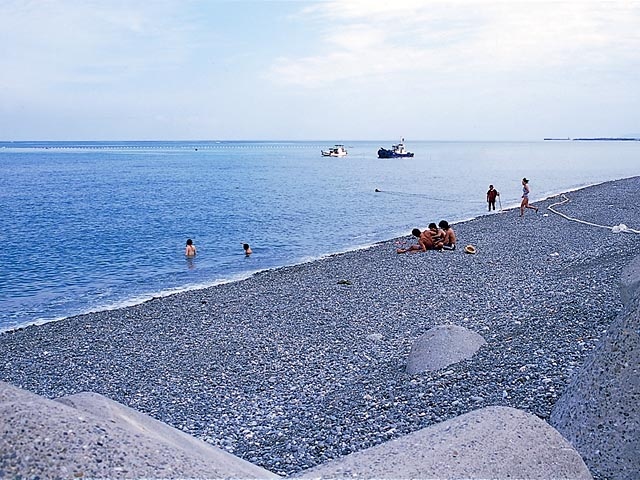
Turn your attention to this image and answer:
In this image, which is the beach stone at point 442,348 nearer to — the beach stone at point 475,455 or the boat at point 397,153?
the beach stone at point 475,455

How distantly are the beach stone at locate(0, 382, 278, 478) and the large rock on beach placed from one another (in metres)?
3.33

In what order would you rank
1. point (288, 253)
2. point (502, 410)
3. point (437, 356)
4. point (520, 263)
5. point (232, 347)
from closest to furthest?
1. point (502, 410)
2. point (437, 356)
3. point (232, 347)
4. point (520, 263)
5. point (288, 253)

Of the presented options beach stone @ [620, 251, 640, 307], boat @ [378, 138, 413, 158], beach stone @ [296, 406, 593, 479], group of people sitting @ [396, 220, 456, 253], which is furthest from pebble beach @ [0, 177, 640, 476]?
boat @ [378, 138, 413, 158]

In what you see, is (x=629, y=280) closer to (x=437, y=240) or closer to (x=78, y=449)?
(x=78, y=449)

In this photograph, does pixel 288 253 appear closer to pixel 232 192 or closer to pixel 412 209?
pixel 412 209

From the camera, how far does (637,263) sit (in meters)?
10.7

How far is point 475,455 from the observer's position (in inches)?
187

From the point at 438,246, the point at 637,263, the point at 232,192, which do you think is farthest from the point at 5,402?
the point at 232,192

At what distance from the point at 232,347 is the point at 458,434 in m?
9.84

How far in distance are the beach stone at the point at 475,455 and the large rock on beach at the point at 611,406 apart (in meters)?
0.63

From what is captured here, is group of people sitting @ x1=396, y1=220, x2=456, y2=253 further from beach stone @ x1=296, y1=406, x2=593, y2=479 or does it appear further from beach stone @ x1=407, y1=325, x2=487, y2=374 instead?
beach stone @ x1=296, y1=406, x2=593, y2=479

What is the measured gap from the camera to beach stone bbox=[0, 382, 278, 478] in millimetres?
3467

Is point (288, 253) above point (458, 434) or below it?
below

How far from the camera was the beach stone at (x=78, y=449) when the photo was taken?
11.4ft
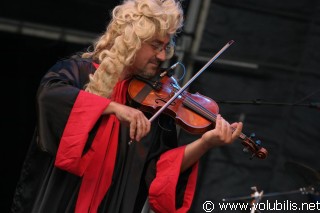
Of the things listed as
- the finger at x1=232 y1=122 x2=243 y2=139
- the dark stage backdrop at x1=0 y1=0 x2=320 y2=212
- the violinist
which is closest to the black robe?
the violinist

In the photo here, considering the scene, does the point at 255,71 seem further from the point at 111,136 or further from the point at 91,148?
the point at 91,148

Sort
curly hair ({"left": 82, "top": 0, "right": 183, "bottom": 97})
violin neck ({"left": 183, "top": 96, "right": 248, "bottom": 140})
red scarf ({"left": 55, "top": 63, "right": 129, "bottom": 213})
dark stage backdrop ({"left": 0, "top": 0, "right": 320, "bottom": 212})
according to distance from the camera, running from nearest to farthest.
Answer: red scarf ({"left": 55, "top": 63, "right": 129, "bottom": 213})
curly hair ({"left": 82, "top": 0, "right": 183, "bottom": 97})
violin neck ({"left": 183, "top": 96, "right": 248, "bottom": 140})
dark stage backdrop ({"left": 0, "top": 0, "right": 320, "bottom": 212})

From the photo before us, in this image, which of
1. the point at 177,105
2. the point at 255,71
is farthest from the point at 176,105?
the point at 255,71

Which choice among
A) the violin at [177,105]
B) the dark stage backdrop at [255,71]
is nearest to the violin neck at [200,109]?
the violin at [177,105]

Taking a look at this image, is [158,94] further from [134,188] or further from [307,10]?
[307,10]

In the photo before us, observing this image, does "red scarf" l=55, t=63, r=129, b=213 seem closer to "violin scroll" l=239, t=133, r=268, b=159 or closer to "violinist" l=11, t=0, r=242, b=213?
"violinist" l=11, t=0, r=242, b=213

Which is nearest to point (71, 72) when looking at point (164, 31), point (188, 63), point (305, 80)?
point (164, 31)

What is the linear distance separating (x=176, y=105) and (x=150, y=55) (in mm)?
271

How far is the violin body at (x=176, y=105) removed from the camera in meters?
2.64

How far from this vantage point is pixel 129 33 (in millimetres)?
2588

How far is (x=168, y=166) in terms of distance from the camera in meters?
2.67

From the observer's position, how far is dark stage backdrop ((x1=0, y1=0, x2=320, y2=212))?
4.27 meters

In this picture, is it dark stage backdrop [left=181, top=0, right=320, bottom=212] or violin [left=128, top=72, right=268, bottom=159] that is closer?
violin [left=128, top=72, right=268, bottom=159]

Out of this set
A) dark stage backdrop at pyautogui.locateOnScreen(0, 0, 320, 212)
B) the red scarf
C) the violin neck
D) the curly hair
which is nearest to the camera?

### Work to complete
Output every line of the records above as a JSON list of strings, one string per line, skipping blank lines and leaving out the pictures.

### Task result
[
  "Turn your attention to this image and answer:",
  "In this image, which is the beach stone at point 442,348 nearer to — the beach stone at point 475,455 or the boat at point 397,153?",
  "the beach stone at point 475,455",
  "How distantly are the beach stone at locate(0, 382, 278, 478) and the large rock on beach placed from one another (in metres)?",
  "3.33",
  "In what order would you rank",
  "1. point (288, 253)",
  "2. point (502, 410)",
  "3. point (437, 356)",
  "4. point (520, 263)",
  "5. point (232, 347)",
  "from closest to furthest?",
  "1. point (502, 410)",
  "2. point (437, 356)",
  "3. point (232, 347)",
  "4. point (520, 263)",
  "5. point (288, 253)",
  "Of the presented options beach stone @ [620, 251, 640, 307], boat @ [378, 138, 413, 158], beach stone @ [296, 406, 593, 479], group of people sitting @ [396, 220, 456, 253], which is furthest from pebble beach @ [0, 177, 640, 476]?",
  "boat @ [378, 138, 413, 158]",
  "In what you see, is (x=629, y=280) closer to (x=437, y=240) or closer to (x=78, y=449)?",
  "(x=78, y=449)",
  "In this photograph, does pixel 288 253 appear closer to pixel 232 192 or closer to pixel 412 209?",
  "pixel 412 209",
  "From the camera, how far does (637,263) sit (in meters)?",
  "10.7",
  "How far is point 475,455 from the observer's position (in inches)?",
  "187",
  "From the point at 438,246, the point at 637,263, the point at 232,192, which do you think is farthest from the point at 5,402?",
  "the point at 232,192",
  "At what distance from the point at 232,347 is the point at 458,434 in m?",
  "9.84",
  "How far in distance are the beach stone at the point at 475,455 and the large rock on beach at the point at 611,406 apart (in meters)?",
  "0.63",
  "From what is captured here, is group of people sitting @ x1=396, y1=220, x2=456, y2=253 further from beach stone @ x1=296, y1=406, x2=593, y2=479 or does it appear further from beach stone @ x1=407, y1=325, x2=487, y2=374 instead?",
  "beach stone @ x1=296, y1=406, x2=593, y2=479",
  "What is the measured gap from the camera to beach stone bbox=[0, 382, 278, 478] in millimetres?",
  "3467",
  "Is point (288, 253) above point (458, 434) or below it?",
  "below",
  "How far from the camera was the beach stone at (x=78, y=449) when the photo was taken?",
  "11.4ft",
  "Of the things listed as",
  "- the finger at x1=232 y1=122 x2=243 y2=139",
  "- the dark stage backdrop at x1=0 y1=0 x2=320 y2=212",
  "- the violinist",
  "which is closest to the black robe?",
  "the violinist",
  "In the photo here, considering the scene, does the point at 255,71 seem further from the point at 111,136 or further from the point at 91,148?",
  "the point at 91,148",
  "Sort",
  "curly hair ({\"left\": 82, \"top\": 0, \"right\": 183, \"bottom\": 97})",
  "violin neck ({\"left\": 183, \"top\": 96, \"right\": 248, \"bottom\": 140})",
  "red scarf ({\"left\": 55, \"top\": 63, \"right\": 129, \"bottom\": 213})",
  "dark stage backdrop ({\"left\": 0, \"top\": 0, \"right\": 320, \"bottom\": 212})",
  "according to distance from the camera, running from nearest to farthest.",
  "Answer: red scarf ({\"left\": 55, \"top\": 63, \"right\": 129, \"bottom\": 213})",
  "curly hair ({\"left\": 82, \"top\": 0, \"right\": 183, \"bottom\": 97})",
  "violin neck ({\"left\": 183, \"top\": 96, \"right\": 248, \"bottom\": 140})",
  "dark stage backdrop ({\"left\": 0, \"top\": 0, \"right\": 320, \"bottom\": 212})",
  "From the photo before us, in this image, which of",
  "1. the point at 177,105",
  "2. the point at 255,71",
  "is farthest from the point at 176,105?",
  "the point at 255,71",
  "Which choice among",
  "A) the violin at [177,105]",
  "B) the dark stage backdrop at [255,71]",
  "is nearest to the violin neck at [200,109]?",
  "the violin at [177,105]",
  "Taking a look at this image, is [158,94] further from [134,188] or further from [307,10]?",
  "[307,10]",
  "In the photo before us, observing this image, does \"red scarf\" l=55, t=63, r=129, b=213 seem closer to \"violin scroll\" l=239, t=133, r=268, b=159 or closer to \"violinist\" l=11, t=0, r=242, b=213?",
  "\"violinist\" l=11, t=0, r=242, b=213",
  "Which is nearest to point (71, 72) when looking at point (164, 31), point (188, 63), point (305, 80)?",
  "point (164, 31)",
  "What is the linear distance separating (x=176, y=105) and (x=150, y=55) (in mm)?",
  "271",
  "How far is the violin body at (x=176, y=105) removed from the camera in meters?",
  "2.64",
  "How far from this vantage point is pixel 129 33 (in millimetres)?",
  "2588",
  "How far is (x=168, y=166) in terms of distance from the camera in meters?",
  "2.67",
  "From the observer's position, how far is dark stage backdrop ((x1=0, y1=0, x2=320, y2=212))?",
  "4.27 meters",
  "In this picture, is it dark stage backdrop [left=181, top=0, right=320, bottom=212] or violin [left=128, top=72, right=268, bottom=159] that is closer?",
  "violin [left=128, top=72, right=268, bottom=159]",
  "Out of this set",
  "A) dark stage backdrop at pyautogui.locateOnScreen(0, 0, 320, 212)",
  "B) the red scarf",
  "C) the violin neck",
  "D) the curly hair",
  "which is nearest to the camera?"
]